Lavoro nel posto in cui lavoro da tredici anni, che a raccontarlo in giro non ci crede mai nessuno: ma come sarebbe a dire, che anno sei? Ottantuno. Machedavéro da tredici anni? Eh.
Mi reputo un privilegiato, e ci sono state occasioni in cui sì, mi sono vergognato d'averci questo privilegio.
Ho firmato il primo contratto che ero ancora imberbe o quasi, un contratto d'apprendistato; l'università accantonata, la testa rasata, otto anelli su dieci dita e i baggy jeans nell'armadietto, giacchecravàtta che figurati se mi lascio imbrigliare, io, dalle trame viscose del lavoro, andavo ripetendomi.
Un anno e mezzo più tardi mi han chiamato per la leva obbligatoria, son stato l'ultimo, penso, a partire militare, che poi non ho fatto il militare, ma guidato ambulanze per la Misericordia. L'azienda per la quale ero contrattualizzato, congelato per la leva, ha fatto un ridimensionamento, e m'han licenziato, anche se non è che si può licenziare così un apprendista, vieppiù sotto leva. E infatti: abbiam fatto vertenza, col sindacato, è stata emanata un'ingiunzione di reintegro, insomma, s'è messo in moto quell'ingranaggio che certe volte s'inceppa, anche se nel mio caso no, non s'è inceppato, son stato fortunato.
Col lavoro che faccio da tredici anni mi sono pagato gli studi, di notte sui libri la mattina a far gli esami e il pomeriggio a lavoro. Col lavoro che è il mio lavoro mi pago il mutuo per la casa. Il mestiere che faccio, spesso lo faccio a lavoro. Due dei tre libri che ho scritto li ho scritti di notte, mentre ero in turno, per dire.
Qualche mattina fa non lavoravo.
Succede che quando sono a lavoro faccio le cose di lavoro che mi piace fare a lavoro, e quando non sono a lavoro faccio le cose di mestiere che mi piace fare quando non sono a lavoro. La mia parola preferita, una delle mie parole preferite, è lavorìo: a casa mia han sempre decantato l'elegia dell'essere indaffarati, ché la vita è un mozzico, dice mia nonna.

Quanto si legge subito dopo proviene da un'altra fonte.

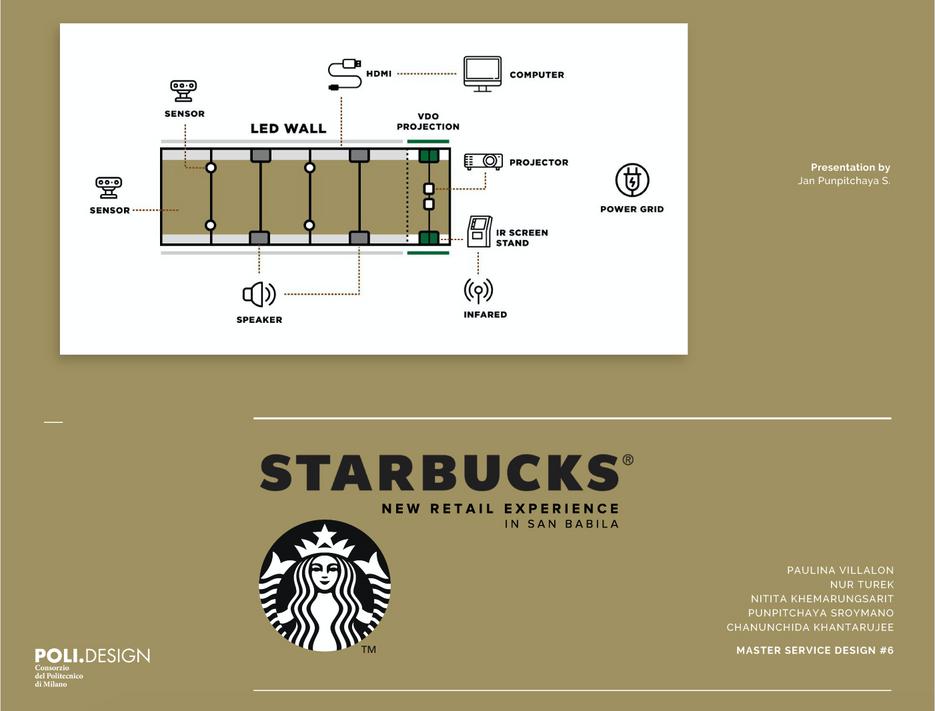 New Retail Experience Design for Starbucks Milan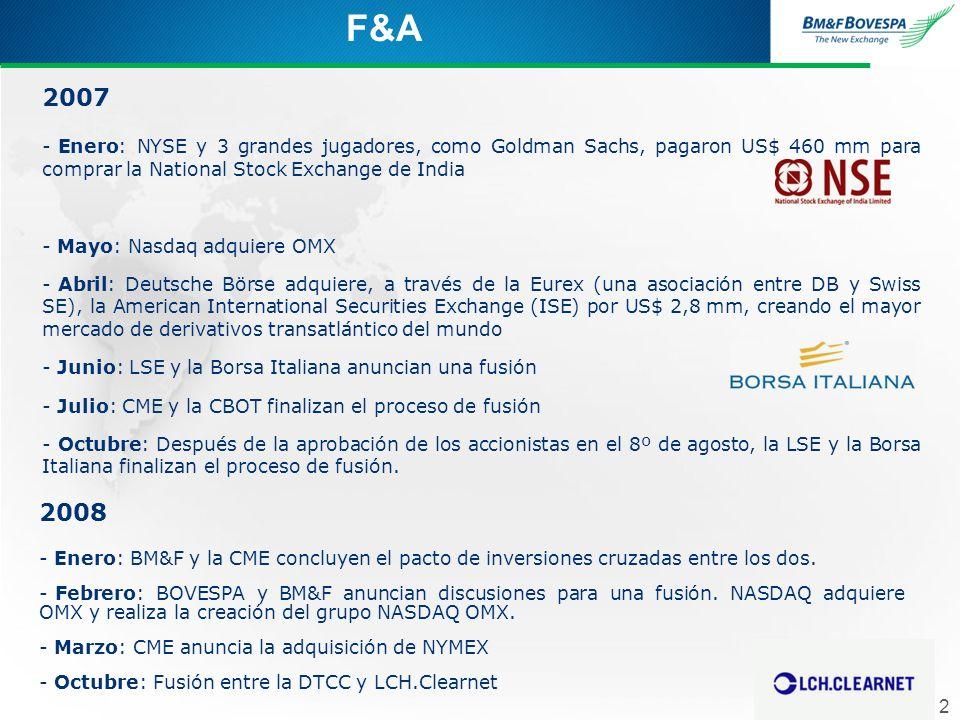 2 F&A 2008 - Enero: BM&F y la CME concluyen el pacto de inversiones cruzadas entre los dos. - Febrero: BOVESPA y BM&F anuncian discusiones para una fu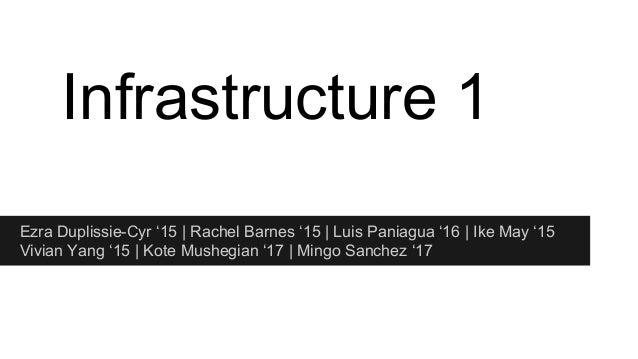 Infrastructure 1  Ezra Duplissie-Cyr '15 | Rachel Barnes '15 | Luis Paniagua '16 | Ike May '15  Vivian Yang '15 | Kote Mus...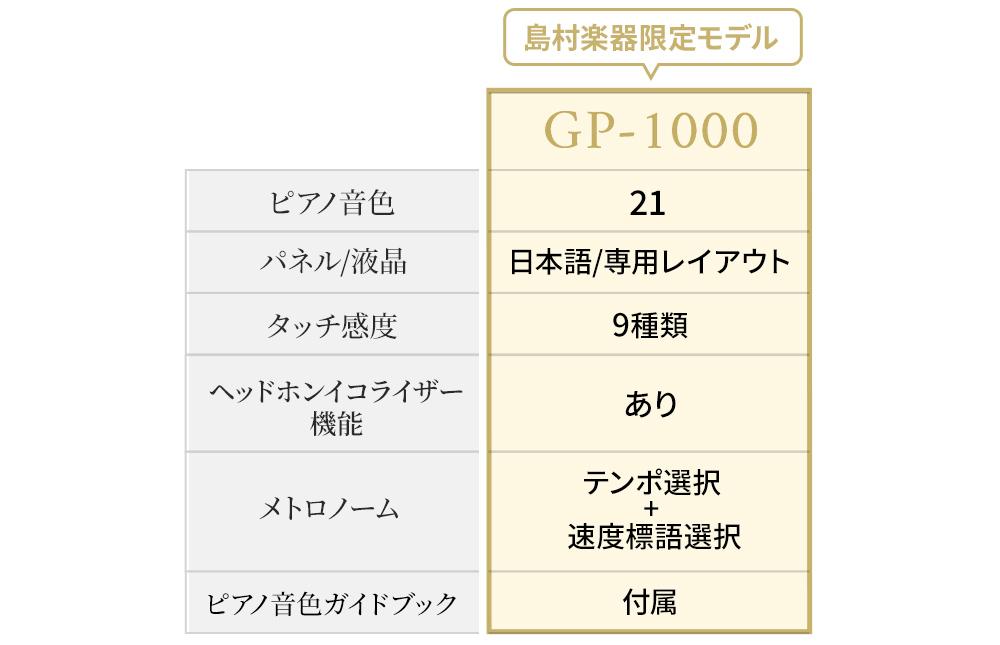 ベースモデルGP-510との違い
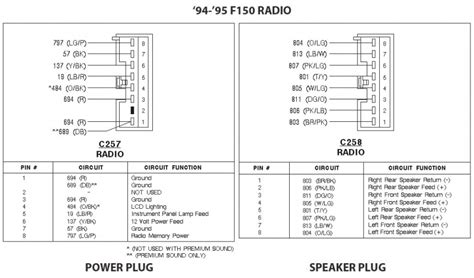 94 f150 wiring diagram 94 ford explorer radio wiring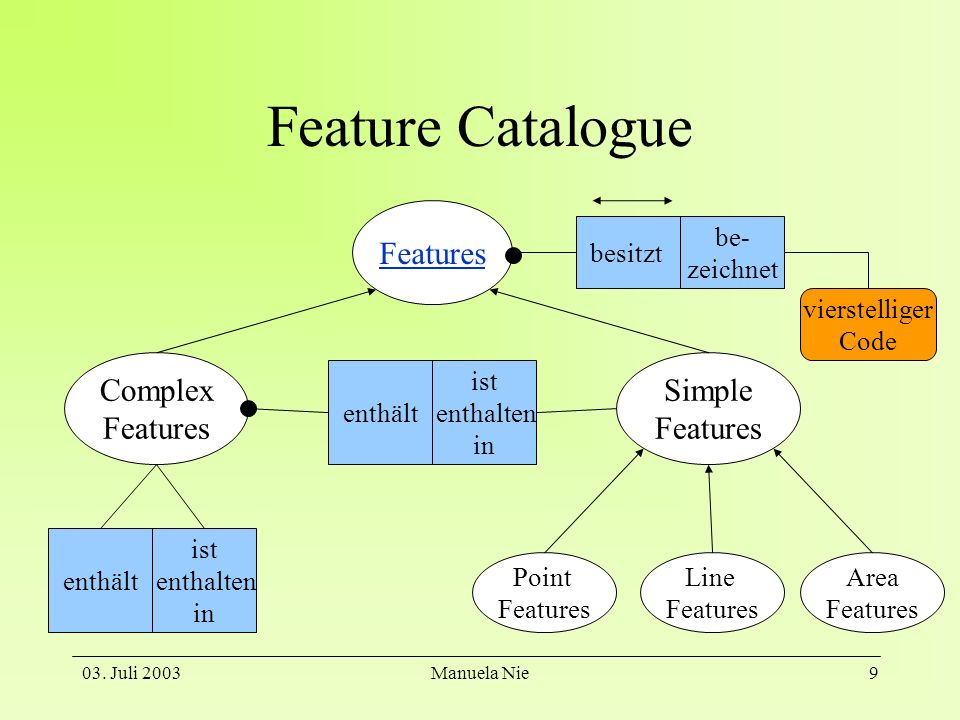 Feature Catalogue Features Complex Features Simple Features besitzt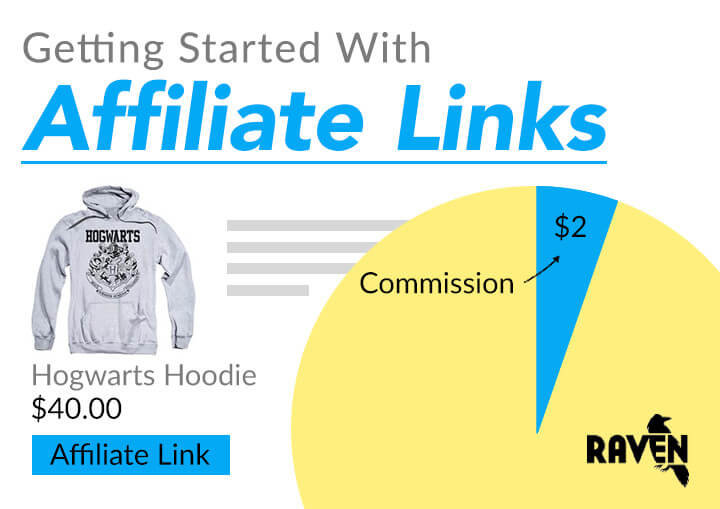 db94f4bdb34 Before adding affiliate links to your website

Sono andato in biblioteca a cercare Il lavoro culturale di Bianciardi, avevo trovato una citazione in Amianto di Alberto Prunetti e m'era venuta voglia di rileggere quel passo in cui Corinto spiega com'è che andrebbero le cose, se comandasse lui, che tipo chi vuole fare il ragioniere deve meritarsi il posto da ragioniere portando al secondo piano un sacco pieno di polvere di gesso, e poi si vedrà.
Alla biblioteca della città che è la mia città, che è pure dove lavoro, e dove svolgo il mio mestiere, poi, m'han prima chiesto se il nome dell'autore era proprio proprio Bian Ciardi (la biblioteca è intitolata ad Alessandro Cialdi, comandante generale della marina pontificia nell'ottocento, magari m'ero sbagliato ad arrotare la èlle), poi han capito che sì, si trattava dell'autore de La vita magra (sic) ma no, Il lavoro culturale non c'era. Allora sono andato in libreria e me lo son comprato. Poi ho scoperto che a casa ce l'avevo già, nell'edizione de I Bianciardini, quelli che somigliano ai Millelire di Stampa Alternativa. Mi capita spesso di aver voglia di leggere un libro che non ricordo d'avere già, allora lo compro, e poi ne ho due, sono problemi che han solo i lettori selvaggi.
Adesso uso l'uno come segnalibro dell'altro.
A pagina 73 dell'edizione UE Feltrinelli de Il lavoro culturale di Bianciardi, 43 dell'edizione mignon, c'è un professore - un lavoratore dell'industria culturale - che dice "una sorta di bracciantato intellettuale [...] Oggi l'insegnante in nulla, se non nella diversa prestazione d'opera, differisce dal bracciante che il latifondista ingaggia per le faccende stagionali". Qualche riga dopo, una professoressa rincara "Al provveditorato [...] facevano, scusando il termine, schifo, davano il posto a chi aveva più raccomandazioni [...]".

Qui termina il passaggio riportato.